## Goal of the exercise
Pick out each line in the data below that contains the string "white", and copy those lines.

(Records of scene-based questions)
'''

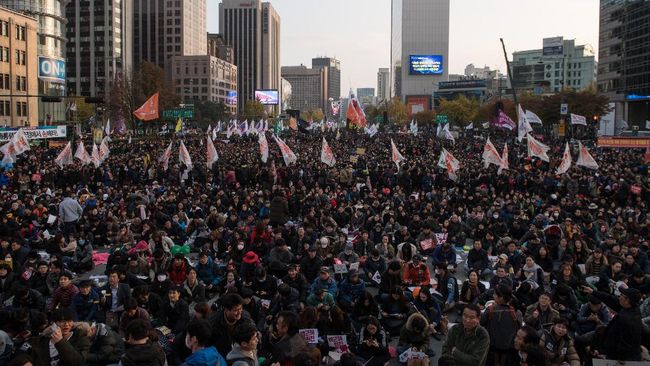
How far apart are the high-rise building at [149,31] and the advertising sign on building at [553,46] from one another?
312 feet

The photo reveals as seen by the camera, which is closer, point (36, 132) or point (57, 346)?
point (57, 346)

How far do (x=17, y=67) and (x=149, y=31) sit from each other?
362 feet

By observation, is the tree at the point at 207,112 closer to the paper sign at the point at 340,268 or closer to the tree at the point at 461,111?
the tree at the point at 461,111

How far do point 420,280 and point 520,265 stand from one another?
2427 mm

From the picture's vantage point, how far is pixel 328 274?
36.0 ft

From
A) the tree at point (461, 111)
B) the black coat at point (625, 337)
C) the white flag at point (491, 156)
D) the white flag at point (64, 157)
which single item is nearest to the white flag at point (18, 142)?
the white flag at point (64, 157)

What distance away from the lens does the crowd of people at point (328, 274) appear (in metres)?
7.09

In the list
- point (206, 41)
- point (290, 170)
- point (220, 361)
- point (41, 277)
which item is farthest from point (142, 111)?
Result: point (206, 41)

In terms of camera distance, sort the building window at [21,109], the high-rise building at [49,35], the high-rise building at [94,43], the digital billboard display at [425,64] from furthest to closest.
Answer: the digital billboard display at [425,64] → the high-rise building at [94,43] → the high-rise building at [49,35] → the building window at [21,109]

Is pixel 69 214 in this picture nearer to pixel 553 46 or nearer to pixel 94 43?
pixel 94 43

'''
'''

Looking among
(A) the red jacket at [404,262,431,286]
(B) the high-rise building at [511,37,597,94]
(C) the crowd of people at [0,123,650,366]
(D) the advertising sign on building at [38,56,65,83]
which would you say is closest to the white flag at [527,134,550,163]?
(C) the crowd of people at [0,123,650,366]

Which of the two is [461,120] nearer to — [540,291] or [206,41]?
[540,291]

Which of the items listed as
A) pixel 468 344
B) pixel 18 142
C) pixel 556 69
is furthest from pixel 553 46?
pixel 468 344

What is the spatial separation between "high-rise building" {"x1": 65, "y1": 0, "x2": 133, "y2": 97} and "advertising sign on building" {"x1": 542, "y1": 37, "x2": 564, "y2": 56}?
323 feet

'''

## Written solution
C) the white flag at point (491, 156)
D) the white flag at point (64, 157)
which single item is nearest to the white flag at point (18, 142)?
the white flag at point (64, 157)
which would you say is closest to the white flag at [527,134,550,163]?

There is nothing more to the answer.